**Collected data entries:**
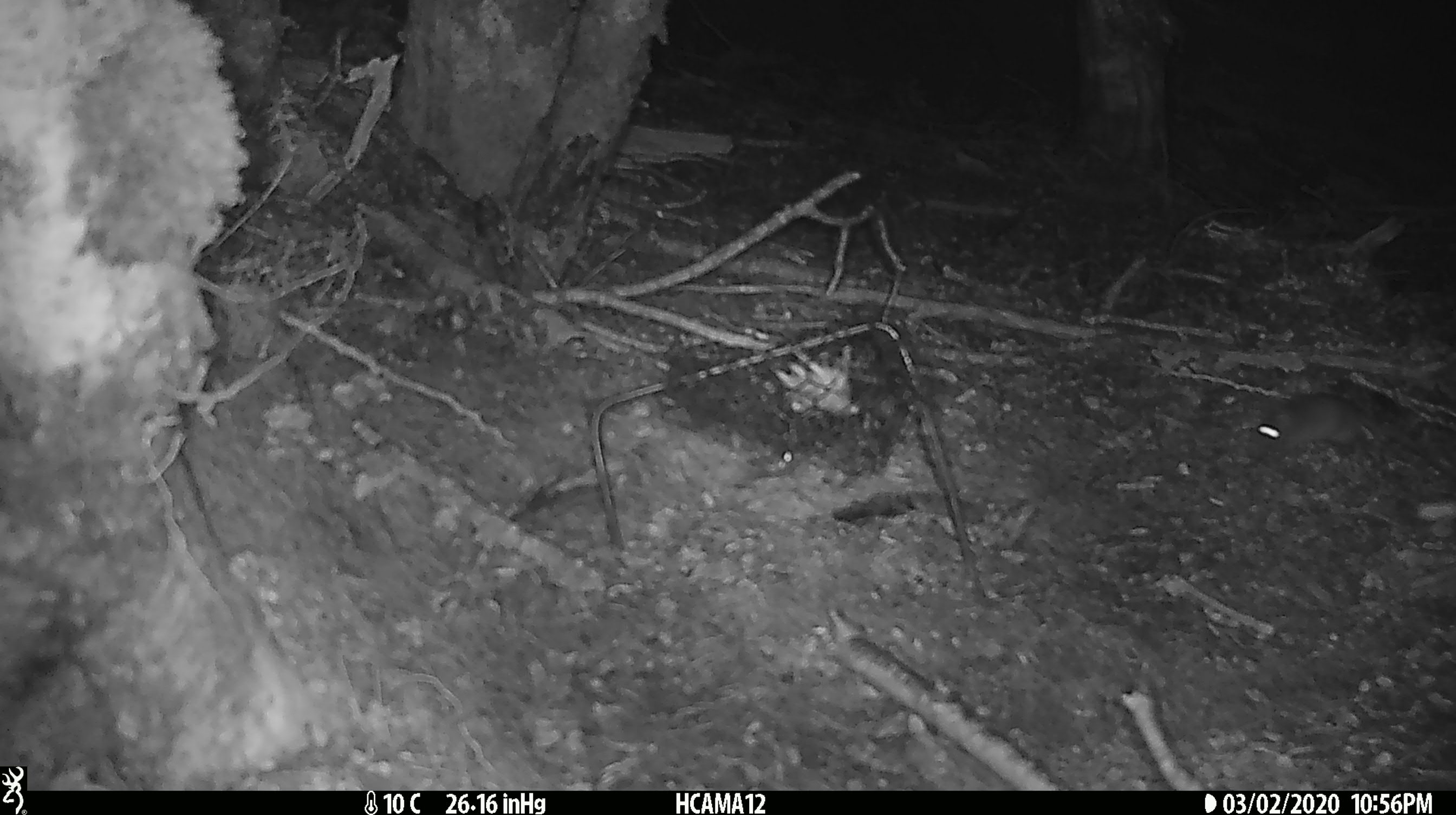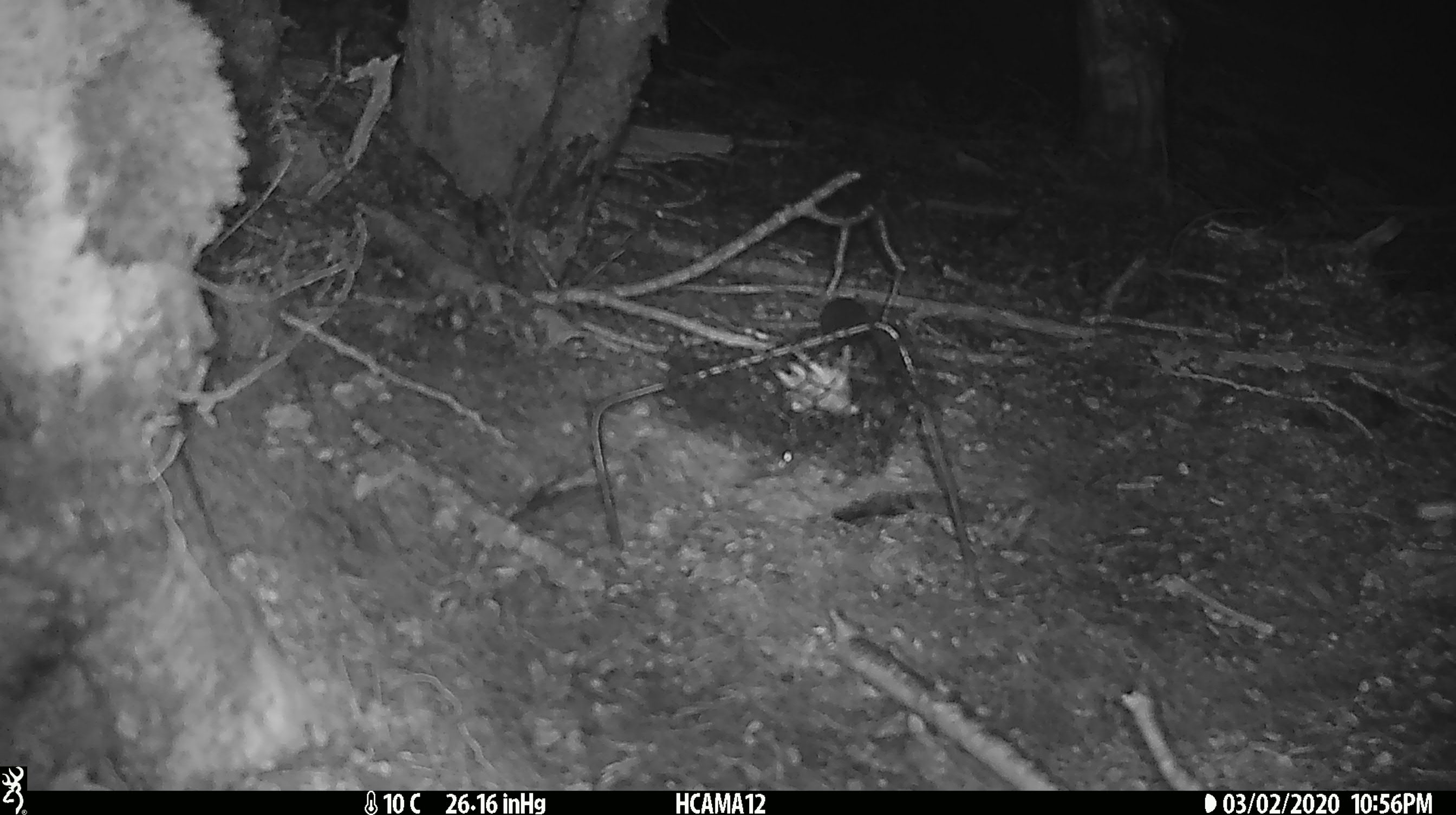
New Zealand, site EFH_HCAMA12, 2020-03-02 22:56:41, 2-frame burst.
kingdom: Animalia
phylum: Chordata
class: Mammalia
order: Rodentia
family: Muridae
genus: Mus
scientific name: Mus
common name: mouse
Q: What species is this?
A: Mouse (Mus).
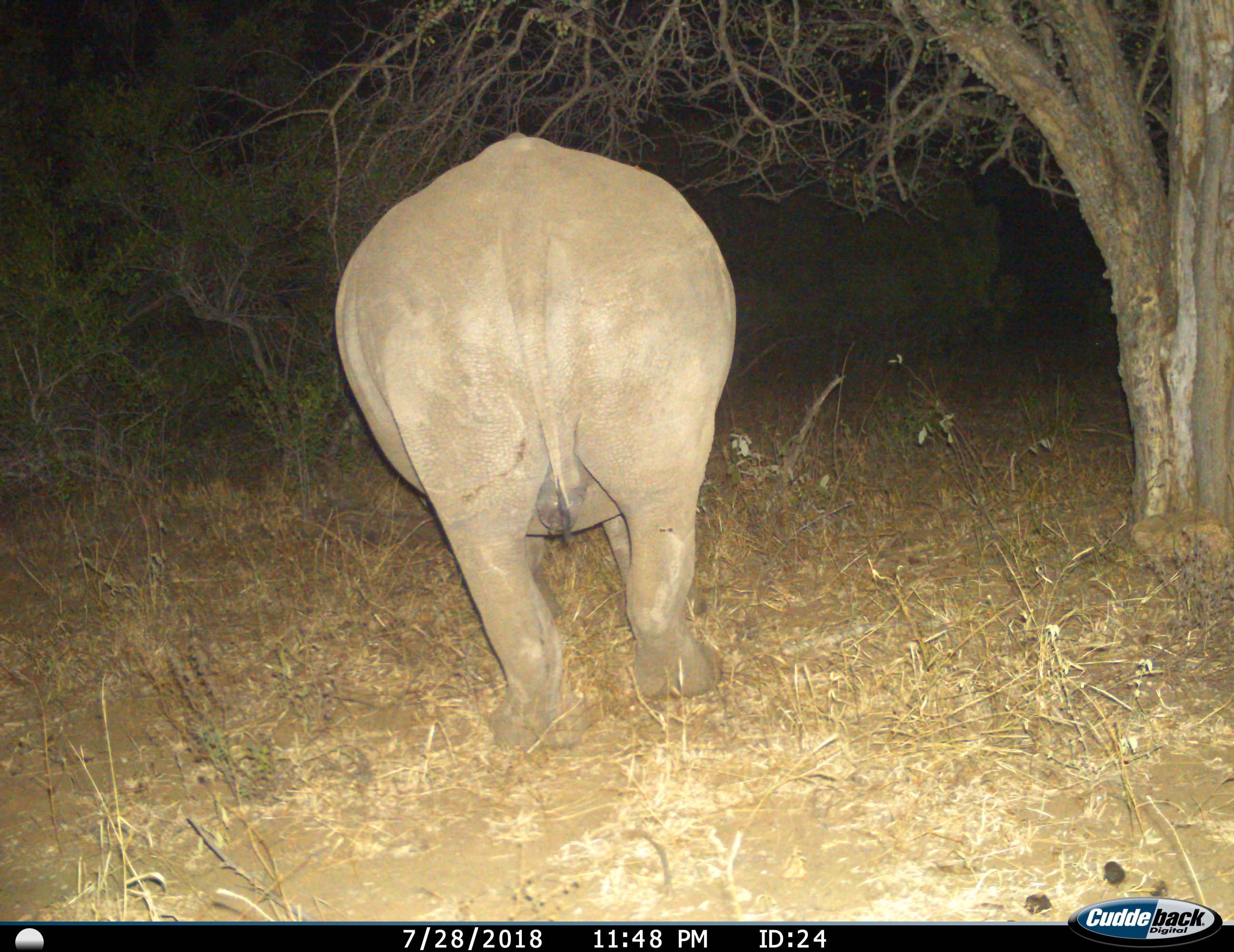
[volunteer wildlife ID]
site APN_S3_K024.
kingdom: Animalia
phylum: Chordata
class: Mammalia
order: Perissodactyla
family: Rhinocerotidae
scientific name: Rhinocerotidae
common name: unknown rhinoceros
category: rhinocerosunknown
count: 1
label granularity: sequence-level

**EXERCISE DETAILS:**
Output nothing but the line containing "order: Perissodactyla" and each line after it in the entries above, exactly as written.

**SOLUTION FOR THIS TASK:**
order: Perissodactyla
family: Rhinocerotidae
scientific name: Rhinocerotidae
common name: unknown rhinoceros
category: rhinocerosunknown
count: 1
label granularity: sequence-level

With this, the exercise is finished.